Discriminatory power measures how well an item distinguishes between high- and low-performing students. It is typically reported as the correlation between performance on a given item and the average performance across all other items in a test, and can theoretically range from –1 to +1. To compare the item parameters (i.e., difficulty and discriminatory power) of human-authored versus LLM-generated multiple-choice questions, independent samples t-tests were conducted. Assumptions of normality and homogeneity of variances were assessed using Shapiro–Wilk tests and Levene’s tests, respectively. In cases where the assumption of normality was violated, Mann–Whitney U tests were used as nonparametric alternatives. These analyses were performed for the total sample as well as separately for the subgroups of medical students and physicians.

To assess whether participants could identify the true origin of the questions above chance level, one-sample t tests against a fixed reference value of 0.50 were conducted. As in previous analyses, assumptions were checked, and appropriate nonparametric equivalents were applied where necessary. To compare identification performance between medical students and physicians, independent samples t-tests were again employed.

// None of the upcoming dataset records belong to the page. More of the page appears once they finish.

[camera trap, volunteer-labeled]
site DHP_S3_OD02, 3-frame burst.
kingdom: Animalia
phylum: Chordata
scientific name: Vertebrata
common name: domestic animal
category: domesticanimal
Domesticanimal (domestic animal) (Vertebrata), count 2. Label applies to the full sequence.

Interrater reliability across the four expert ratings of item content was calculated using the intraclass correlation coefficient (ICC), specifically employing the “single fixed raters” model32,33. Additionally, Spearman’s rank-order correlations were used to examine the agreement between the two pairs of raters (i.e., clinical experts and medical education experts). To assess interrater agreement regarding the identification of item origin, Fleiss’ Kappa was calculated. Statistical analyses and data visualizations were conducted using R (R Core Team, 2022), RStudio (Posit Team, 2024), and Microsoft Excel (Microsoft Corp, 2021).